The Panther Moderns were led to the name "Wintermute" when Molly Millions paid them to find who is backing her mysterious boss, Armitage. With the Finn's help, they found out that is the recognition code for an AI. The Finn got the Turing Registry numbers.

Wintermute tracked Case in Istanbul Hilton. While in an alcove to buy cigarettes, he rang the nearest to him payphone, which Case answered. After faint harmonics, tiny inaudible voices rattling across some orbital link, and a sound like wind, he greeted Case with a chip voice and said that they had to talk. In panic Case hung up and found his way back to the lobby; as he passed by the payphones each rang once but he ignored them.

Later Wintermute contacted the Rastafarians in the Zion cluster, playing a dub (Case speculated that he tapped their databases and generated a tune that they would like) and gave them instructions to aid the visitors to enter Freeside in order to harm "Babylon". 30 hours later Armitage's team arrived to Zion cluster.

In Cyberspace[edit | edit source]

Wintermute has the form of a simple cube of white light, which suggests extreme complexity. The cube is situated in Berne sector, in or near Swiss banking sector. It stands high above strobing levels of lattices of light.

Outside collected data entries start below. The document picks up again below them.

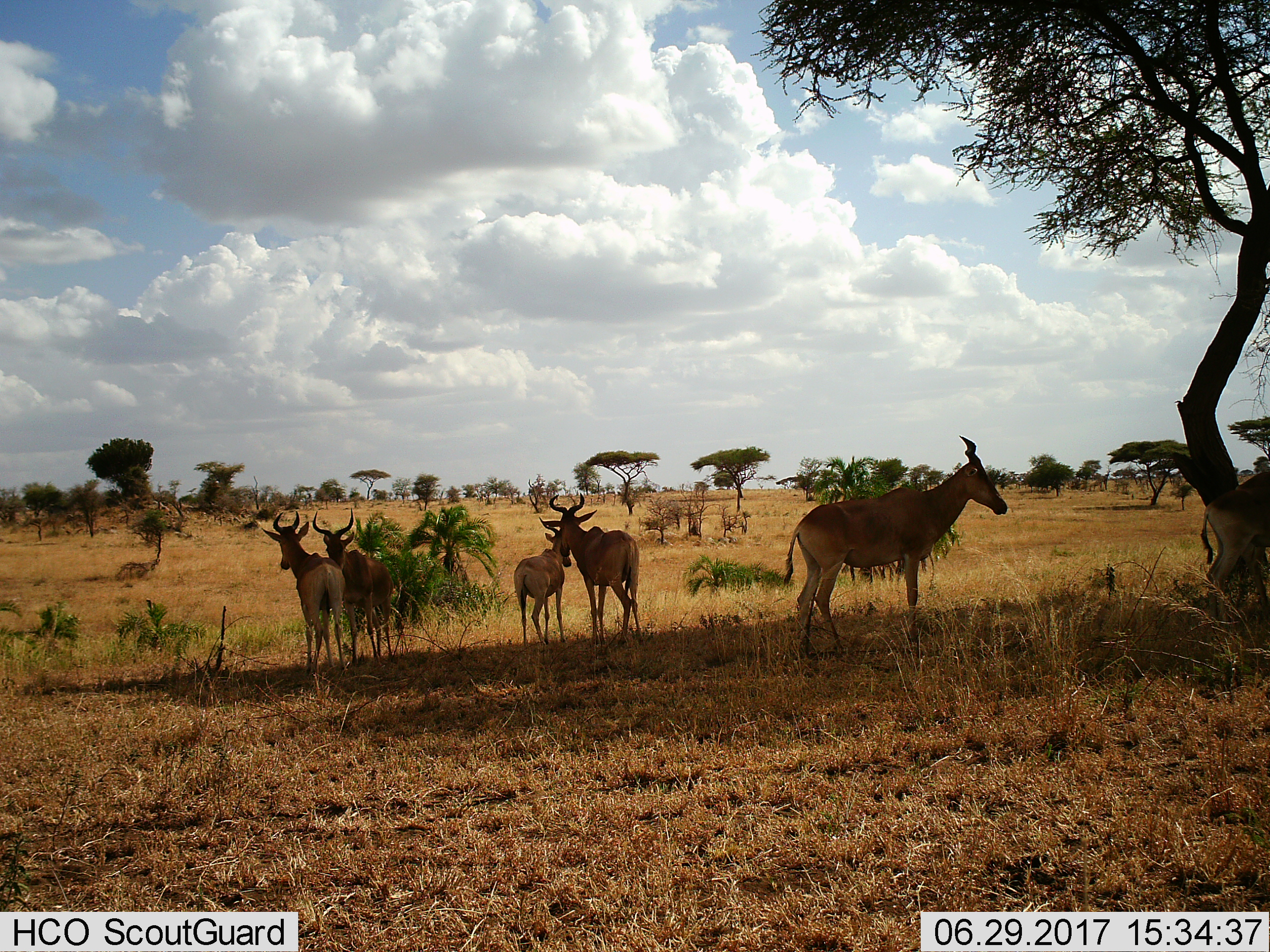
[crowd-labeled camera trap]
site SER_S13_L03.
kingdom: Animalia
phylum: Chordata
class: Mammalia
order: Artiodactyla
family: Bovidae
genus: Alcelaphus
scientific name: Alcelaphus buselaphus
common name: hartebeest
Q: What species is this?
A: Hartebeest (Alcelaphus buselaphus).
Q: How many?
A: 6.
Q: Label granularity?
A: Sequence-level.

When Case approached, it sensed their digital presence; it reacted as seething with faint internal shadows, as if behind frosted glass. Case approached by one grid point, then a stippled gray circle formed on its face. Case withdrew but the circle bulged and detached itself in the form of a smooth sphere, from the cube's face. Case plunged down a shaft of Swiss banks, but the sphere gained on him, becoming darker. Tapping into the simstim unit attached on his Cyberspace VII deck, Wintermute accessed his memories and made an environment like Chiba, in order to communicate with him in the guise of Linda Lee and later Julius Deane; Case stopped the interaction by shooting Deane analog.

Trivia[edit | edit source]

The name is generally thought to be derived from Orval Wintermute, translator of the Nag Hammadi codices and a major figure in Philip K. Dick's novel VALIS.

However in a letter dated July 30, 1997, Gibson specifies: “I attended high school in Wytheville, Virginia, with a boy named Richard Wintermute. It’s a very unusual surname. (Someone once sent a photo of a tombstone in the United States, carved with the name WINTERMUTE.) I suppose I used it here because I liked the peculiar suggestion of cold and enforced silence.” Letter reproduced in full in: Philippe Gindre, La formation des néologismes dans la littérature de science-fiction d'expression anglaise contemporaine, Thèse de doctorat en Sciences du langage, Besançon, France, 1999.[1]